For a while she lay sobbing in her arm-chair, white hands clinched, biting at her lips to choke back the terror and grief.
[Illustration: “‘You can’t go!’ he said.”]
“As soon as your self-command returns my commands are void,” he said coolly. “Nobody here shall see you as you are. If you can’t protect yourself it’s my duty to do it for you.... Do you want Portlaw to see you?—Wayward?—these doctors and nurses and servants? How long would it take for gossip to reach your family!... And what you’ve done for their sakes would be a crime instead of a sacrifice!”
She looked up; he continued his pacing to and fro but said no more.
After a while she rose; an immense lassitude weighted her limbs and body.
“I think I am fit to go now,” she said in a low voice.
“Use a sponge and cold water and fix your hair and put on your shoes,” he said. “By the time you are ready I’ll be back with the truth.”
She was blindly involved with her tangled hair when she heard him on the stairs again—a quick, active step that she mistook for haste; and hair and arms fell as she turned to confront him.
“It was a sinking crisis; they got him through—both doctors.

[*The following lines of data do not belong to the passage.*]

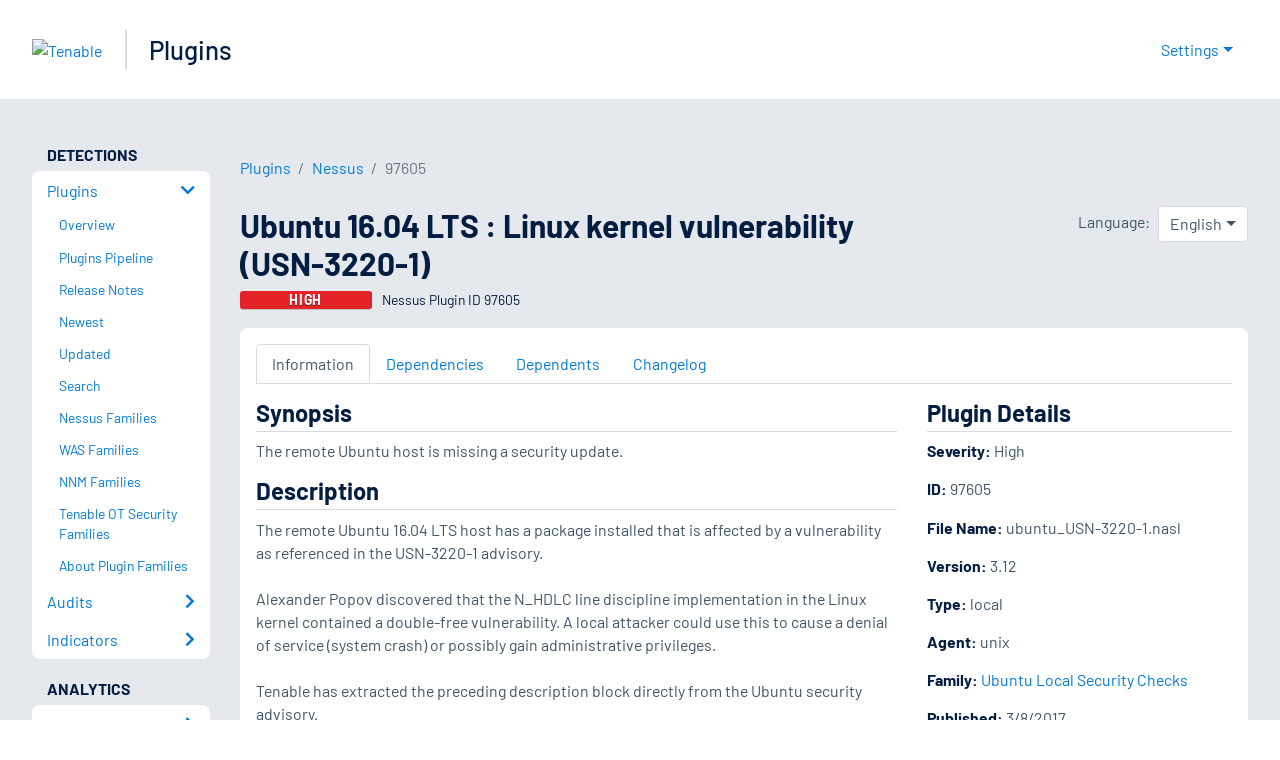

--- FILE ---
content_type: application/x-javascript; charset=UTF-8
request_url: https://trackingapi.trendemon.com/api/experience/personal-stream?AccountId=2110&ClientUrl=https%3A%2F%2Fwww.tenable.com%2Fplugins%2Fnessus%2F97605&MarketingAutomationCookie=&ExcludedStreamsJson=%5B%5D&callback=jsonp464432&vid=2110:17685795029767635
body_size: -64
content:
jsonp464432(null)

--- FILE ---
content_type: application/x-javascript; charset=UTF-8
request_url: https://trackingapi.trendemon.com/api/Identity/me?accountId=2110&DomainCookie=17685795029767635&fingerPrint=cd6156e959afb7f71e12407d11bda856&callback=jsonp539942&vid=
body_size: 274
content:
jsonp539942({"VisitorUid":"5602817142744947516","VisitorInternalId":"2110:17685795029767635"})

I tell you, Shiela, things look better,” he said cheerily.
CHAPTER XXII
THE ROLL CALL
As in similar cases of the same disease Hamil’s progress toward recovery was scarcely appreciable for a fortnight or so, then, danger of reinfection practically over, convalescence began with the new moon of May.
Other things also began about that time, including a lawsuit against Portlaw, the lilacs, jonquils, and appleblossoms in Shiela’s garden, and Malcourt’s capricious journeys to New York on business concerning which he offered no explanation to anybody.
The summons bidding William Van Beuren Portlaw of Camp Chickadee, town of Pride’s Fall, Horican County, New York, to defend a suit for damages arising from trespass, tree-felling, the malicious diversion of the waters of Painted Creek, the wilful and deliberate killing of game, the flooding of wild meadow lands in contemptuous disregard of riparian rights and the drowning of certain sheep thereby, had been impending since the return from Florida to her pretty residence at Pride’s Fall of Mrs. Alida Ascott.
Trouble had begun the previous autumn with a lively exchange of notes between them concerning the shooting of woodcock on Mrs. Ascott’s side of the boundary. Then Portlaw stupidly built a dam and diverted the waters of Painted Creek. Having been planned, designed, and constructed according to Portlaw’s own calculations, the dam presently burst and the escaping flood drowned some of Mrs. Ascott’s sheep. Then somebody cut some pine timber on her side of the line and Mrs. Ascott’s smouldering indignation flamed.